Mineral oil, under various names, is one of the most widely used insecticides. See Horticultural oil.

===Other uses===
Mineral oil's ubiquity has led to its use in some niche applications as well:

- It is commonly used to create a wear effect on new clay poker chips, which can otherwise be accomplished only through prolonged use. Either the chips are placed in mineral oil for a short time, or the oil is applied to each chip then wiped off. This removes any chalky residue left-over from manufacture, and also improves the look and feel of the chips.

- Mineral oil is used as the principal fuel in some types of gel-type scented candles.

- It is used for cooling, such as in the liquid submersion cooling of components in some custom-built computers.

- Amateur radio operators frequently use veterinary-grade mineral oil as an inexpensive coolant for RF dummy loads, and as an electrical insulator and / or coolant for extra-high voltage circuitry, such as antenna-simulating "can-tennas". Amateur use of mineral oil follows industrial use, since it typically is the insulating and cooling fluid in large electrical transformers and similar equipment, such as small switches used for high-voltages.

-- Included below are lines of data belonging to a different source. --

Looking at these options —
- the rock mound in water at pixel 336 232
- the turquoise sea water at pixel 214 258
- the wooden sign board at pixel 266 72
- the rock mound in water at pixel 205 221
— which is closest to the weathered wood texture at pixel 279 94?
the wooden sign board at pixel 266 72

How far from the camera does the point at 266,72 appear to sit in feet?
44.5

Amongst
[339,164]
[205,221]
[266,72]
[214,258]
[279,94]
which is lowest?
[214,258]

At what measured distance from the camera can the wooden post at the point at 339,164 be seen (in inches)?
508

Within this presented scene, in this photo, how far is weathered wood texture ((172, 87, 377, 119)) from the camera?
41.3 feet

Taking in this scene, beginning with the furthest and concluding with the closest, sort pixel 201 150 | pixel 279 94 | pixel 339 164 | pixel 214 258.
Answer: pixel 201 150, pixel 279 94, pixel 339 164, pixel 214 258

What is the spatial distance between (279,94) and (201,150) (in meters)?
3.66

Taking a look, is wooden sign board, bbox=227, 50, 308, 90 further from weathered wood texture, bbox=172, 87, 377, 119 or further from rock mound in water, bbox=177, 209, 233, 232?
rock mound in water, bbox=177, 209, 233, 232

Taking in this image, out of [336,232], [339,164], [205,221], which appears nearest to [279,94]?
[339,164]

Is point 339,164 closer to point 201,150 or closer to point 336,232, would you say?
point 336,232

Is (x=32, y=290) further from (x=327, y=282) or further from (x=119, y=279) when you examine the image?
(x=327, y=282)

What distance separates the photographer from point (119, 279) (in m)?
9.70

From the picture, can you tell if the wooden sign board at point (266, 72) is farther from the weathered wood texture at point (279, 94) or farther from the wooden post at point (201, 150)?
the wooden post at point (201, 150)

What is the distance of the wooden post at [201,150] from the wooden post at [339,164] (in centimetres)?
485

- Mineral oil is used as a brake fluid in some cars, such as Citroën models with hydrodynamic suspension, and bicycle disc brakes.

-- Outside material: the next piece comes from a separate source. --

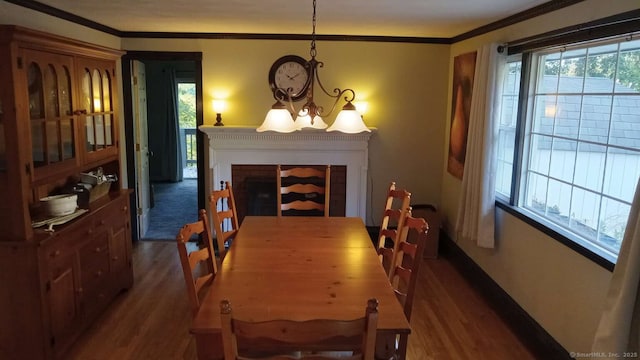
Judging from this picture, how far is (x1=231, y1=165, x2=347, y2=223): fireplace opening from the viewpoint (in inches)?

- Mineral oil is burned in specialized machines (both manufactured and home-made) to produce a thick white smoke that is then blown into automotive evaporative emissions (EVAP) systems to find leaks.

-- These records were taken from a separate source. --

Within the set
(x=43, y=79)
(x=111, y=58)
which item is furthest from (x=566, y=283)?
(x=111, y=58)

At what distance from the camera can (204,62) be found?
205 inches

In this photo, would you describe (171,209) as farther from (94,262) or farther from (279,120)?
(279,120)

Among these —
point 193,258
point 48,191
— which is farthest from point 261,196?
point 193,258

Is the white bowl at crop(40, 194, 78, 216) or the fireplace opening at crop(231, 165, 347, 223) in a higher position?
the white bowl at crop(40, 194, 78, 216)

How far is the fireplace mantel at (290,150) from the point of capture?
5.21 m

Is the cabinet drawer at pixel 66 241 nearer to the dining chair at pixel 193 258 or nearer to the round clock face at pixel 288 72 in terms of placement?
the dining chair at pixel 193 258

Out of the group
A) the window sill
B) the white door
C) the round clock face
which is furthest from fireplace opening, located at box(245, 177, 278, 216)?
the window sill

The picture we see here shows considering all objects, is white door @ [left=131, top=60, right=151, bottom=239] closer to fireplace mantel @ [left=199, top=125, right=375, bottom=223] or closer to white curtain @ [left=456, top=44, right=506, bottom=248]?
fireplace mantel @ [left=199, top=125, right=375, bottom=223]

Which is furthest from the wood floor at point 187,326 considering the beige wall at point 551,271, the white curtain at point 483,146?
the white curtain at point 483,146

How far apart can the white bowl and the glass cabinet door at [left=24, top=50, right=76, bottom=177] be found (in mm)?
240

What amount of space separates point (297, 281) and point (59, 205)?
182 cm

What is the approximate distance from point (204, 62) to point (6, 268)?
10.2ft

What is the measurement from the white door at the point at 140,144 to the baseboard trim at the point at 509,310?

- It is used for polishing alabaster in stonework and lubricating and cleaning pocket knives or food handling tools that use an open bearing, thus needing periodic lubrication. Light mineral oil (paraffinum perliquidum) is used as a honing oil when sharpening edge tools (such as chisels) on abrasive oil stones. Mineral oil USP or light mineral oil can be used as an anti-rust agent for their blades.

- It is an inexpensive alternative for storing reactive metals, such as the alkali metals, lithium, potassium and sodium.

- Horticultural oil is often made with mineral oil as the active ingredient. It is sprayed on plants to control scale, aphid, and other pest populations by suffocation.

- Before the widespread adoption of thermocyclers with heated lids, it was common practice to use mineral oil to overlay polymerase chain reactions in biotechnology to prevent loss of water during heating cycles. It is often used to suspend crystals for use in X-ray crystallography.

- It is used as a transparent collision material for reactions in particle physics, as in the MiniBooNE neutrino oscillation experiment.

- As a relatively low heat combustible with no flavor or odor, mineral oil can be used in entertainments for fire breathing and "fire dancing" act, but there is a risk of injury.

- Paraffin oil is commonly used to fill Galileo thermometers: Due to paraffin oil's freezing temperature being lower than that of water (approx. 24 °F), this makes them less susceptible to freezing during shipment, or when stored in a cold environment.